$\newcommand{\E}{\mathbb{E}}$
I have someone who writes expectation as being $\E(X - \E(X))^2$
Is it possible for this to be notationally correct?
I would expect to rather read $\E((X - \E(X))^2)$ for instance, if not $\E[(X - \E(X))^2]$
I've encountered this in a university lecture, but I was wondering if there were an educational tradition in some probability texts which would see this written in this way.

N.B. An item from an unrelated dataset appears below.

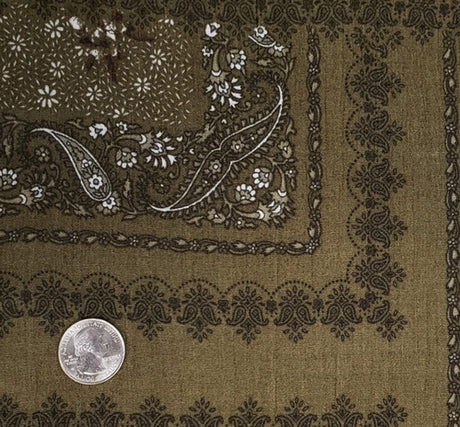 1 Yard Military Olive Rayon Crinkle Lightweight 50/52" Wide Textured Apparel Fabric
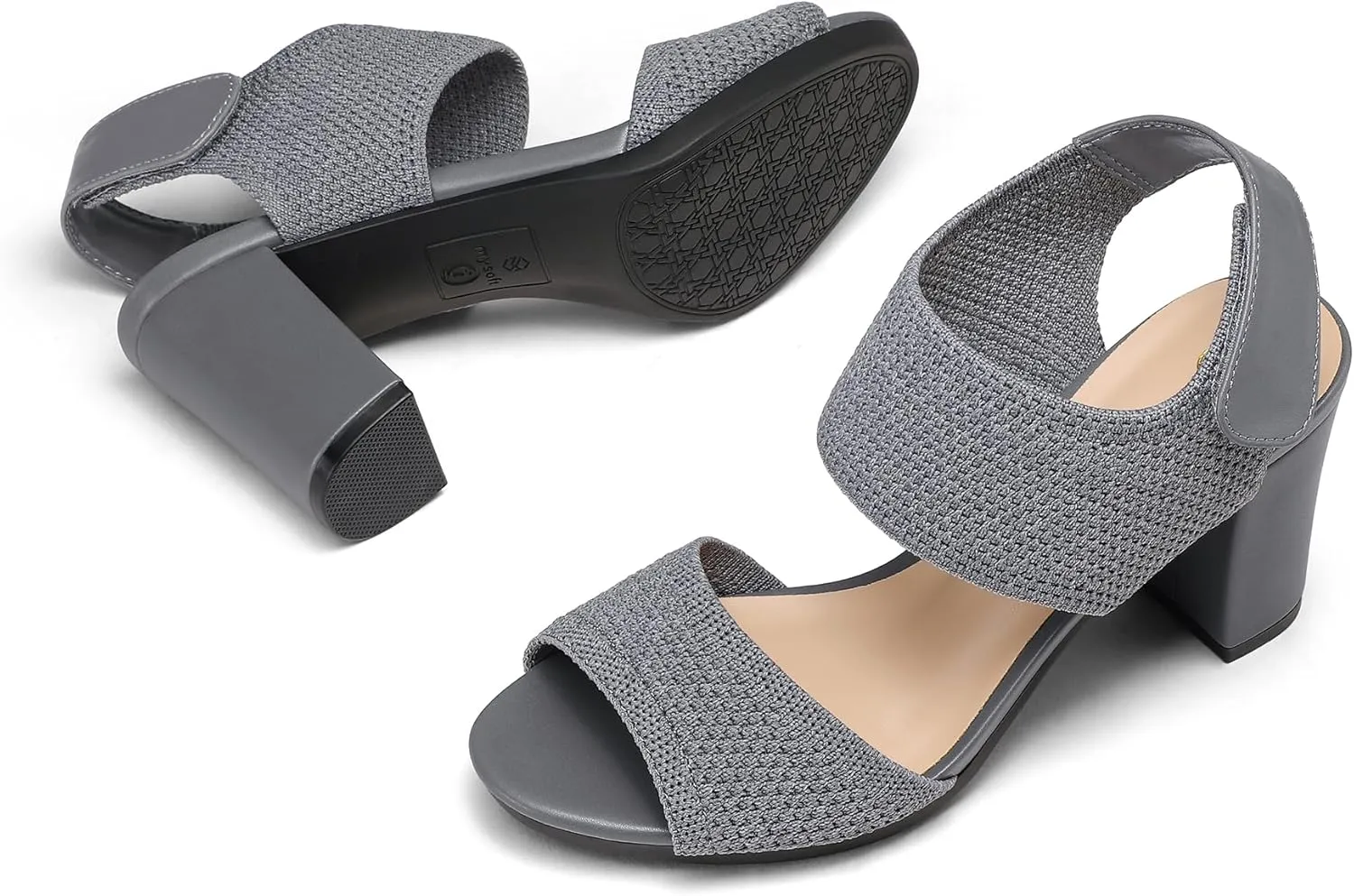 mysoft Women's Chunky Block High Heels Elastic Knit Open Toe Slingback Heeled Sandals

The expectation of a random variable is defined via an integral and integration is linear, hence expectation is linear—indeed, it is of a class of objects called linear operators. That is $$ \mathbb{E}[X+Y] = \mathbb{E}[X] + \mathbb{E}[Y]. $$ When we study linear operators, we typically omit the parentheses.
As a basic example, think about linear algebra. An $n\times n$ matrix $A$ is a way of representing a linear operator. That is, we can think of $A$ as a function $$ A : \mathbb{R}^n \to \mathbb{R}^n, $$ which acts on elements of $\mathbb{R}^n$ via matrix multiplication. If $x\in\mathbb{R}^n$, we can think of $A$ a function acting on $x$ and write $A(x)$ or $A[x]$, or we can think of $A$ as a matrix that acts by matrix multiplication on the column vector $x$ and write $Ax$. The notation here is unambiguous, so we typically omit the braces.

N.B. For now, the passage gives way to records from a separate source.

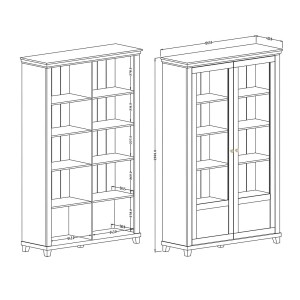 Ensemble de 4 meubles pour salle à manger coloris frêne blanc et chêne. Collection ASSIA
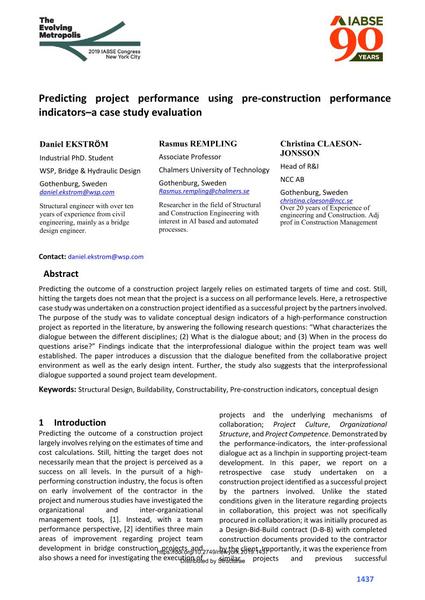  Predicting project performance using pre-construction performance indicators–a case study evaluation
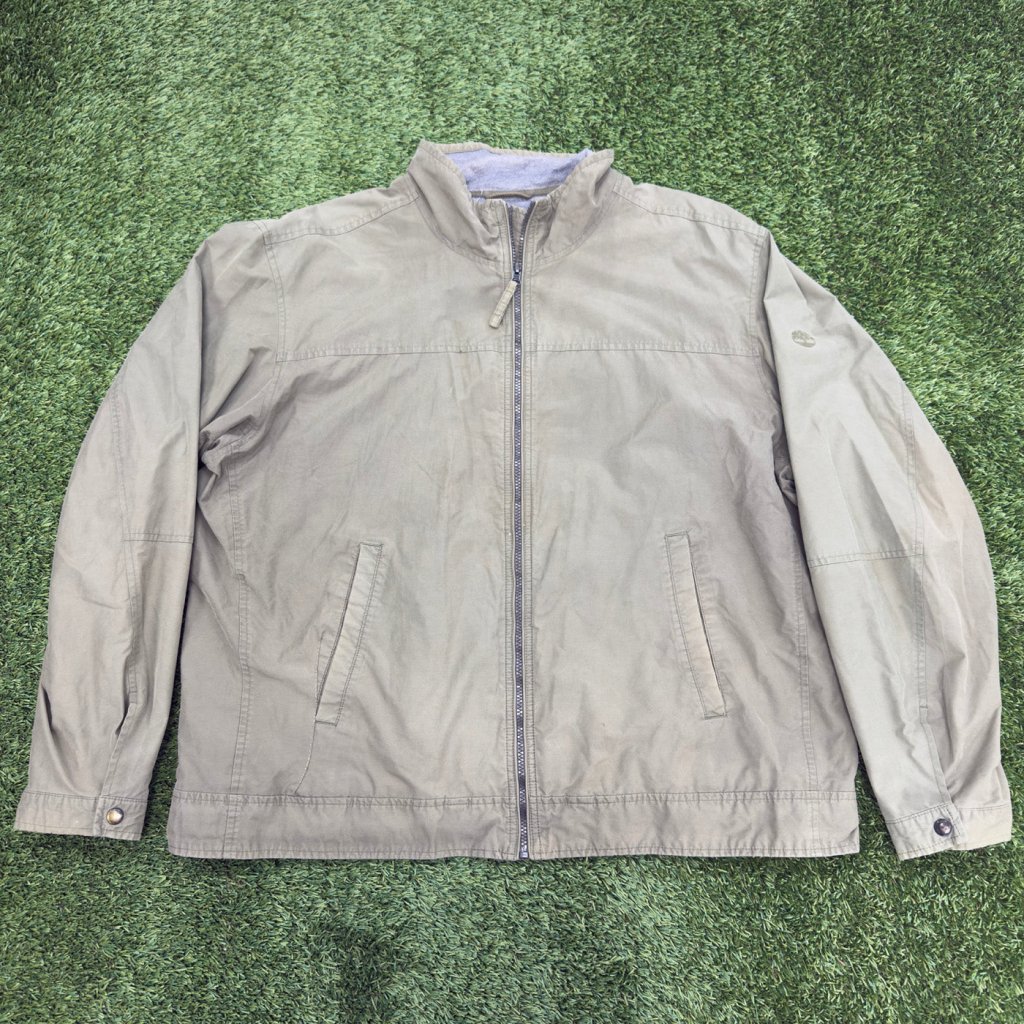 Vintage Timberland Zip Up Khaki Green Jacket, XXL - Banana Stand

We adopt a similar approach to notation when we deal with linear operators in general. That is, if $T : X \to Y$ is a linear operator ($T(x+y) = T(x) + T(y)$ for all $x$ and $y$, plus the necessary hypotheses on the spaces $X$ and $Y$ (basically, they are topological vector spaces), plus some other technical conditions), then we typically write $Tx$ rather than $T(x)$.
Because expectation is linear, it is reasonable to adopt the same notation, and write $\mathbb{E}X$ rather than $\mathbb{E}[X]$ or $\mathbb{E}(X)$, which is often done. That is (to finally answer your question), it is common to see notation such as $$ \mathbb{E}(X-\mathbb{E}X)^2 \qquad\text{or}\qquad \mathbb{E}(X-\mathbb{E}(X))^2. $$ Because it is possible that this notation could be ambiguous, one could be forgiven (or even lauded!) for more explicitly writing $$ \mathbb{E}\left[ (X-\mathbb{E}(X))^2 \right]. $$ On the other hand, in the particular example that you have given, the expression gives the variance; that is $$ \mathbb{E}(X-\mathbb{E}X)^2 =: \operatorname{Var}(X). $$ Because this is such a common expression, it is even more reasonable to assume that the reader is familiar with the notation, and is willing to accept some slightly more terse notation.